Information given:
════════════════

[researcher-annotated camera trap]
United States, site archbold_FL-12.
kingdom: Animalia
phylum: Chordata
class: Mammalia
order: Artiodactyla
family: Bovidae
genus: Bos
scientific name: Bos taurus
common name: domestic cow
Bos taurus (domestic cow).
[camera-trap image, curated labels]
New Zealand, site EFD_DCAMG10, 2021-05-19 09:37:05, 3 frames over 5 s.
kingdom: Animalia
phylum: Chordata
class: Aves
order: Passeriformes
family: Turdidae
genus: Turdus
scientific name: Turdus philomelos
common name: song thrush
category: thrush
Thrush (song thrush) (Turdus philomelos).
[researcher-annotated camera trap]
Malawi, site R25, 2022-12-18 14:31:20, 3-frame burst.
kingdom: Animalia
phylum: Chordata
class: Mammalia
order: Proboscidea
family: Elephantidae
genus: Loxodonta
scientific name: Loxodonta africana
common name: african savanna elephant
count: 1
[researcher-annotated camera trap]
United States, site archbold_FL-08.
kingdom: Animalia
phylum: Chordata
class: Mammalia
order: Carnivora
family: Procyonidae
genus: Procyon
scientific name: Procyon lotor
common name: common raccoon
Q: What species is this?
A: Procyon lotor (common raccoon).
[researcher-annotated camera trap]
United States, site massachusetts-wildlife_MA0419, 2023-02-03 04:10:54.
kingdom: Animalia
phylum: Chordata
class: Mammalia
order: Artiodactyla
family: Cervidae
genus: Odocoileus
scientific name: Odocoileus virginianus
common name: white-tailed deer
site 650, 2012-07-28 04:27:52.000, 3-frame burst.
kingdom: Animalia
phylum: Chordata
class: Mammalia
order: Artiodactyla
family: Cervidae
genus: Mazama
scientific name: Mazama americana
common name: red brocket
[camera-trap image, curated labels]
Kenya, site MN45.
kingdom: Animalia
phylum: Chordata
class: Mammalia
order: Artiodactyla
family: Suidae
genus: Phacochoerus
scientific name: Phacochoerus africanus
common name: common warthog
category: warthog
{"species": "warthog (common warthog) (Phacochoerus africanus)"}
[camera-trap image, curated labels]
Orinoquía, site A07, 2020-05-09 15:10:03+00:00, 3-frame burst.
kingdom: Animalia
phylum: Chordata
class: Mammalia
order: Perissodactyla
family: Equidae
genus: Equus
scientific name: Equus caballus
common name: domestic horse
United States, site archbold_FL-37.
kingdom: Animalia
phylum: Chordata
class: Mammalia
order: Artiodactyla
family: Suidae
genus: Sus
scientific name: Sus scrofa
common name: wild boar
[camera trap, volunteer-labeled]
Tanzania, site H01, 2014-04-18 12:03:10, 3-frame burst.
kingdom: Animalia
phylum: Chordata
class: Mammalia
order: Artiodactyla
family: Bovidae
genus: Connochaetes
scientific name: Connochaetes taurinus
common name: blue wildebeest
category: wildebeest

════════════════

The answer must be every line from the records above that contains the word "genus", copied in full.

genus: Bos
genus: Turdus
genus: Loxodonta
genus: Procyon
genus: Odocoileus
genus: Mazama
genus: Phacochoerus
genus: Equus
genus: Sus
genus: Connochaetes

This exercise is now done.